1 Introduction

There exists a mismatch between the spatial resolution of general circulation model (GCM) outputs and the scales of interest in climate impact studies. As a solution to bridge this gap, many downscaling methods have been proposed. It is assumed that large-scale climate characteristics have great influences on the local scale hydroclimatology. By contrast, the effects from catchment scale on continental scale are negligible (Maraun et al. 2010). In order to be used in local scale climate impact assessment, several methods for downscaling coarse scale general circulation model (GCM) outputs are presented. Downscaling models can be divided into two classes: dynamic downscaling and statistical downscaling (Wilby and Wigley 1997; Xu 1999; Fowler et al. 2007; Sachindra et al. 2014). Dynamical downscaling is associated with high computational costs, whereas statistical downscaling is used widely to produce climate information at point or local scales due to the simplicity and effectiveness (Hu et al. 2013).

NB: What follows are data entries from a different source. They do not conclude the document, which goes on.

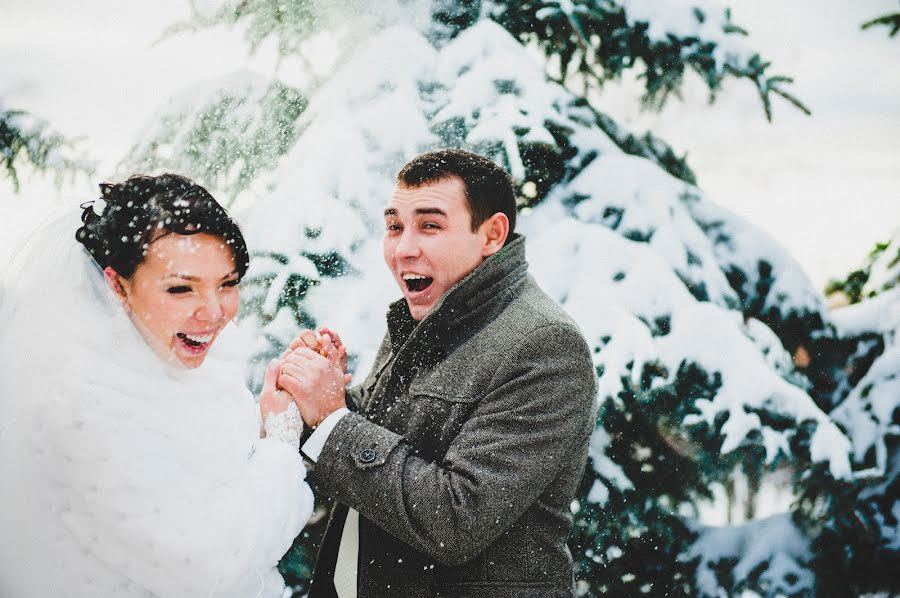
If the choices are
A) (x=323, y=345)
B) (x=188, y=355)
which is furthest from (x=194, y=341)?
(x=323, y=345)

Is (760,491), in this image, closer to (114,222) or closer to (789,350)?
(789,350)

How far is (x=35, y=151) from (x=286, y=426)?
212cm

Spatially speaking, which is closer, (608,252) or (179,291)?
(179,291)

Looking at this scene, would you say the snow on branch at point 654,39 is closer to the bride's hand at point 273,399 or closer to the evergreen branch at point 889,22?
the evergreen branch at point 889,22

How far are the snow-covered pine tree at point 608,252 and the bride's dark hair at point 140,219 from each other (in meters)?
1.32

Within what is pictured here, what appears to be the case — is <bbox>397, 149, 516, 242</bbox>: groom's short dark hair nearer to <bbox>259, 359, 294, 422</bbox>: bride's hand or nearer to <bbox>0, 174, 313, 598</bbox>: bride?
<bbox>0, 174, 313, 598</bbox>: bride

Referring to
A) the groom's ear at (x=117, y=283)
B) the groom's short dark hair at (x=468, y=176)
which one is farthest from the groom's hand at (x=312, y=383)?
the groom's short dark hair at (x=468, y=176)

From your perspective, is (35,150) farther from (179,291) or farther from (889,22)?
(889,22)

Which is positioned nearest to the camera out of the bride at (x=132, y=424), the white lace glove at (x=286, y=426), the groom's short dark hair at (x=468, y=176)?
the bride at (x=132, y=424)

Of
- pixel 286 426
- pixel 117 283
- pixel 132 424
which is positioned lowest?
pixel 286 426

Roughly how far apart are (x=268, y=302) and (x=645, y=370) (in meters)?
1.63

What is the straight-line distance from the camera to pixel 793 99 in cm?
323

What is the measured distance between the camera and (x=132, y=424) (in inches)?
58.9

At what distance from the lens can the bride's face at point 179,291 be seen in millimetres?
1620
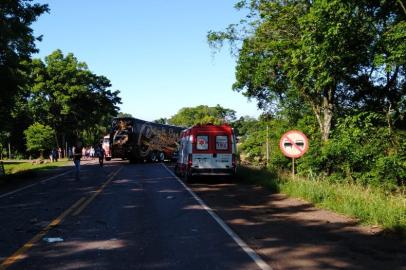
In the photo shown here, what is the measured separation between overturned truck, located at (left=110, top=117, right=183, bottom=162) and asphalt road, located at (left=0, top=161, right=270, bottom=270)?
29804mm

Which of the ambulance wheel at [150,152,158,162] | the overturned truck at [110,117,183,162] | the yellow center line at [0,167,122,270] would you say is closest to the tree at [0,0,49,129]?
the yellow center line at [0,167,122,270]

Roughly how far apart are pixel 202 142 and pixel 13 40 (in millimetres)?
10214

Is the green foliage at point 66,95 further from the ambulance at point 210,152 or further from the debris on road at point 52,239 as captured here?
the debris on road at point 52,239

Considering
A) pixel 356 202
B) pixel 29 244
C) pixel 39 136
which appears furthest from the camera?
pixel 39 136

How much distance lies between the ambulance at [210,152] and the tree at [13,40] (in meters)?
9.03

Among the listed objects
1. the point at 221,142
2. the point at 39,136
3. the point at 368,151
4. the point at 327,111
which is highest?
the point at 39,136

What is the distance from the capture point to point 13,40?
24.9 metres

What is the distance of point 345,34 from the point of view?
2017cm

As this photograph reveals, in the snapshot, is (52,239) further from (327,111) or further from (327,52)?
(327,111)

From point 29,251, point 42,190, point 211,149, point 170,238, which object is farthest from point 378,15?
point 29,251

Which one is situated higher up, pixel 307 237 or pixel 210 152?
pixel 210 152

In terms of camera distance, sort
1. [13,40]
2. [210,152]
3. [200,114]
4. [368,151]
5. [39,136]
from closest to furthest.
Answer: [368,151], [210,152], [13,40], [39,136], [200,114]

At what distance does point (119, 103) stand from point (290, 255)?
65.8 m

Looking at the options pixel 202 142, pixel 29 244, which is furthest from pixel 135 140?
pixel 29 244
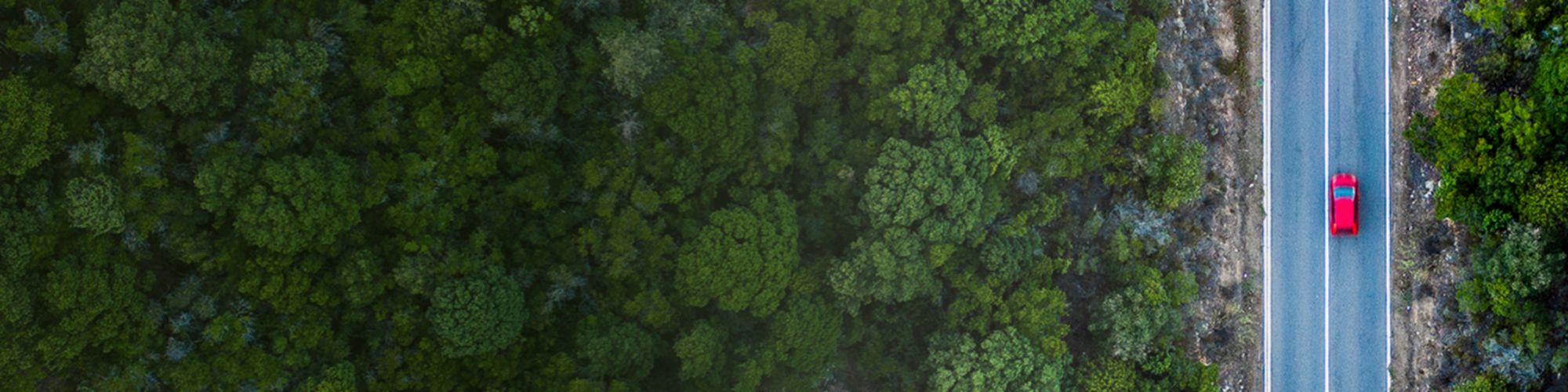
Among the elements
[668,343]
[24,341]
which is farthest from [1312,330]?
[24,341]

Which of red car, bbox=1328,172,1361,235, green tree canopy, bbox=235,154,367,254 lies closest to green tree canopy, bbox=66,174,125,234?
green tree canopy, bbox=235,154,367,254

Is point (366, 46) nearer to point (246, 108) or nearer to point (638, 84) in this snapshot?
point (246, 108)

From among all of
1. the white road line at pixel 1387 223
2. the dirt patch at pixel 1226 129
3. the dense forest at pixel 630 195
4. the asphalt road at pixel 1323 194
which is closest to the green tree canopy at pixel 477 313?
the dense forest at pixel 630 195

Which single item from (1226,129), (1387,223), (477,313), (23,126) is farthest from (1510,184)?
(23,126)

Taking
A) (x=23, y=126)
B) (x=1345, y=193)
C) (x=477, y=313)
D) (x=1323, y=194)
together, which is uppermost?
(x=23, y=126)

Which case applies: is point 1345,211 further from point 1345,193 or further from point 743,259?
point 743,259

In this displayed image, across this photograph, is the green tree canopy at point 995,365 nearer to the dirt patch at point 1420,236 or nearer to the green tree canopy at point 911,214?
the green tree canopy at point 911,214

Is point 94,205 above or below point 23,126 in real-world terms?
below
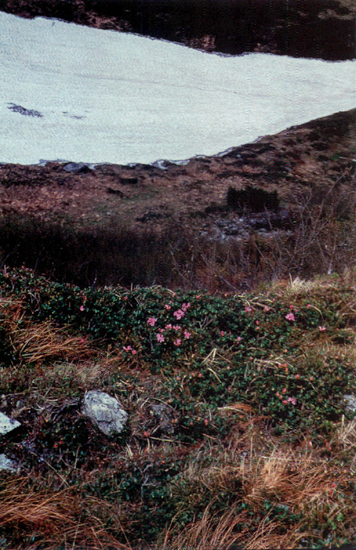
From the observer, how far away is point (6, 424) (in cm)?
274

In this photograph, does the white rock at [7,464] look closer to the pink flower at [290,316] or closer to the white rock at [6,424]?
the white rock at [6,424]

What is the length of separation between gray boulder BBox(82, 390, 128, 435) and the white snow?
1.80m

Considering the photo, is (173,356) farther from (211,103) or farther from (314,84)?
(314,84)

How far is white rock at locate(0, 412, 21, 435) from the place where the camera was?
2715 mm

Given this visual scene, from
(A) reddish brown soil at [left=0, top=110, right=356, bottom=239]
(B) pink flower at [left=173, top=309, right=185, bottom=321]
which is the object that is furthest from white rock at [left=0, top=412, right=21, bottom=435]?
(A) reddish brown soil at [left=0, top=110, right=356, bottom=239]

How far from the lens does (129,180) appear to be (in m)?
3.70

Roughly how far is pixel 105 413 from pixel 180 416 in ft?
1.46

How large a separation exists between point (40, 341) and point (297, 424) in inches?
70.3

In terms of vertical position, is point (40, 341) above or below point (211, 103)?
below

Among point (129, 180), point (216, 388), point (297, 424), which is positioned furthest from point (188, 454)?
point (129, 180)

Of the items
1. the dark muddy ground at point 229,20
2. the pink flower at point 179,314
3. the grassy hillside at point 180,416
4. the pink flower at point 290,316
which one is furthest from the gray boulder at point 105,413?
the dark muddy ground at point 229,20

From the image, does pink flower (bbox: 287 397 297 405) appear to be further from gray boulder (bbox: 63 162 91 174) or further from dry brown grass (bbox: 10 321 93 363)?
gray boulder (bbox: 63 162 91 174)

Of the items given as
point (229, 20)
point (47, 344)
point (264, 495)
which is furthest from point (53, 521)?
point (229, 20)

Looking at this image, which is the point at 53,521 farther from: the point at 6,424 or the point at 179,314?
the point at 179,314
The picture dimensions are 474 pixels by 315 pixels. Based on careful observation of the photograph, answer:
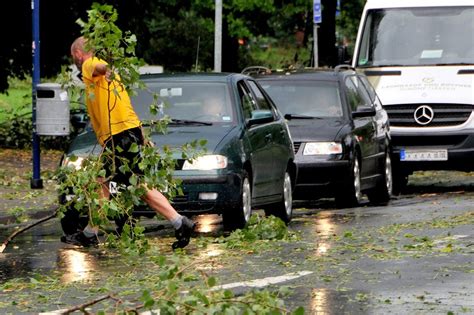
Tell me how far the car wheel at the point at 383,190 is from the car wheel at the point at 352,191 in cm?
104

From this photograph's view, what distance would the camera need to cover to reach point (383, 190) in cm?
2039

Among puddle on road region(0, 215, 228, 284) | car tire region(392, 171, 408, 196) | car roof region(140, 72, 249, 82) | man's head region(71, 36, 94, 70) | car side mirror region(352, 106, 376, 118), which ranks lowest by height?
car tire region(392, 171, 408, 196)

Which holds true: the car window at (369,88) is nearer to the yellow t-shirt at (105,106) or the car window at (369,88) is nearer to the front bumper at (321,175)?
the front bumper at (321,175)

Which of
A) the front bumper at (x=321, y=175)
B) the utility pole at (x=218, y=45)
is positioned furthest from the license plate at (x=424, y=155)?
the utility pole at (x=218, y=45)

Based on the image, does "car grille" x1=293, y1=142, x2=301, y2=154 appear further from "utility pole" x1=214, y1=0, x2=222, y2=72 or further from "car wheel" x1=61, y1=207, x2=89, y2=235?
"utility pole" x1=214, y1=0, x2=222, y2=72

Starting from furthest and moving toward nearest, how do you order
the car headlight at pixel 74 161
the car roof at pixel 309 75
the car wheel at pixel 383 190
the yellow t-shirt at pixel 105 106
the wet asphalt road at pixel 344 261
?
the car wheel at pixel 383 190
the car roof at pixel 309 75
the car headlight at pixel 74 161
the yellow t-shirt at pixel 105 106
the wet asphalt road at pixel 344 261

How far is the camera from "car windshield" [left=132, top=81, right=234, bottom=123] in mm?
15398

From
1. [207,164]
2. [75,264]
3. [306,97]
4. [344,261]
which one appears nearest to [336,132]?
[306,97]

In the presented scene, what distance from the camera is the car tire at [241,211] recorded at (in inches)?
578

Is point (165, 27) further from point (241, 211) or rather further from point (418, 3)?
point (241, 211)

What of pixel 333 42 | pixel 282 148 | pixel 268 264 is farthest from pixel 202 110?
pixel 333 42

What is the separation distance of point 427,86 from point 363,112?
2.72 metres

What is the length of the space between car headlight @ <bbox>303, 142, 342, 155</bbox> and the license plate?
10.3 ft

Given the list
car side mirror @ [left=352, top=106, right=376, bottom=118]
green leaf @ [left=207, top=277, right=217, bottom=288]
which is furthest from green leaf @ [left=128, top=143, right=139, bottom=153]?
car side mirror @ [left=352, top=106, right=376, bottom=118]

Various methods have been developed to obtain the relationship between predictors and predictand of interest in statistical downscaling. These techniques include the weather classification technique (Shao and Li 2013), classical regression models (Meenu et al. 2013), and more sophisticated methods such as support vector machine (Ghosh and Katkar 2012), artificial neural networks (Tolika et al. 2008), and generalized additive models (Tisseuil et al. 2010). Classical regression methods are the most widely used in statistical downscaling processes, such as in Generalized Linear Model for daily CLImate (GLIMCLIM; Chandler 2002) and Statistical DownScaling Model (SDSM; Wilby et al. 2002). However, some drawbacks exist in these methods. Ordinary linear regression model (OLS) allows the relationship between the simulated values, and influencing factors remain the same in all places, which does not handle the problem of spatial non-stationarity. Unlike OLS, geographically weighted regression (GWR) method enables the regression parameters to vary as continuous functions over space and is suitable for modeling precipitation with large gradients (Brunsdon et al. 1996). GWR can provide more detailed information between variables that may be lost in conventional linear regression model (Kamarianakis et al. 2008). Moreover, traditional statistical downscaling method is just based on various regression methods, which is restricted by the choices of the predictors and the number of gauges.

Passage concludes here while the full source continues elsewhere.